**ACTION ITEM:**
Return, word for word, the part of the passage below about Oliver's clerkship with Bailey that runs from "He credited his" to "Justice John Roberts.".

━━━━━ READING TEXT

His daily phone calls finally produced a meeting with Bailey that he didn’t know what to do with. Sitting in that stuffy office in the middle of an Arkansas summer, he tugged at the knotted tie that felt unnatural and asked for maintenance work in exchange for job shadowing experience. Bailey agreed.
When Oliver wasn’t trimming the shrubs, he was interviewing witnesses and working with clients while traveling with Bailey. He sat at a counsel table and was second chair at a jury trial before he graduated law school – an opportunity that is unheard of for those without a juris doctorate – and was on a traveling trial team. Even during mock trial competitions for law school, he had Bailey’s advice for opening statements and closing arguments.
“Sach was just like a puppy. You couldn’t help but like him,” Bailey says. “He was persistent, obviously country smart, and had a big heart. Those are traits that make a special kind of lawyer. I wanted to give him the opportunity to be that lawyer.”
His three years of being a law clerk gave him a unique and thorough education that didn’t end when school did. Each Thanksgiving, Christmas, spring break, and summer, Bailey expected Oliver in the office learning how to do in-person interviews with Bailey during litigation, a bit of dirty work that most lawyers shy away from, while also taking away the importance of a fine balance: confidence and humility, hard work and making time for family.
By his final year, Oliver was gaining ground as a true professional and was awarded with the national title of Best Oral Advocate by the American College of Trial Lawyers. Tim Leonard, an Arkansas crime defense lawyer, was on that team.
“We had good times doing that, as odd as it sounds,” he says. “We had fun doing something in school that we do now, prep and try cases.”
Oliver’s success didn’t cloud what was important. He has always kept friendships a priority.
“Sach would be there for me for anything I needed,” Leonard says, an offer he took up a few times over the years.He even asked Oliver to be best man at his wedding. “I wouldn’t hesitate to ask him for anything. If he could help, he would.”
Oliver’s winning required going up against contestants from Harvard and Yale, and his top placement didn’t go unnoticed.
“The [officials] came up to me and asked, ‘How did this happen? This hick from Viola, Arkansas, named the best oral advocate in the country, how does this happen?’”
He credited his success to Bailey’s mentorship, so the trial lawyers group sent him to London to speak to the English members’ annual convention about the importance of mentoring. Besides being glad for another speaking opportunity, Oliver was duly impressed when he was followed by Chief Justice John Roberts.

━━━━━━━━━━
━━━━━ DATASET EXTRACT

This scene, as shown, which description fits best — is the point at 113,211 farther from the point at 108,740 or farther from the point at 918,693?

━━━━━━━━━━

**YOUR RESPONSE:**
He credited his success to Bailey’s mentorship, so the trial lawyers group sent him to London to speak to the English members’ annual convention about the importance of mentoring. Besides being glad for another speaking opportunity, Oliver was duly impressed when he was followed by Chief Justice John Roberts.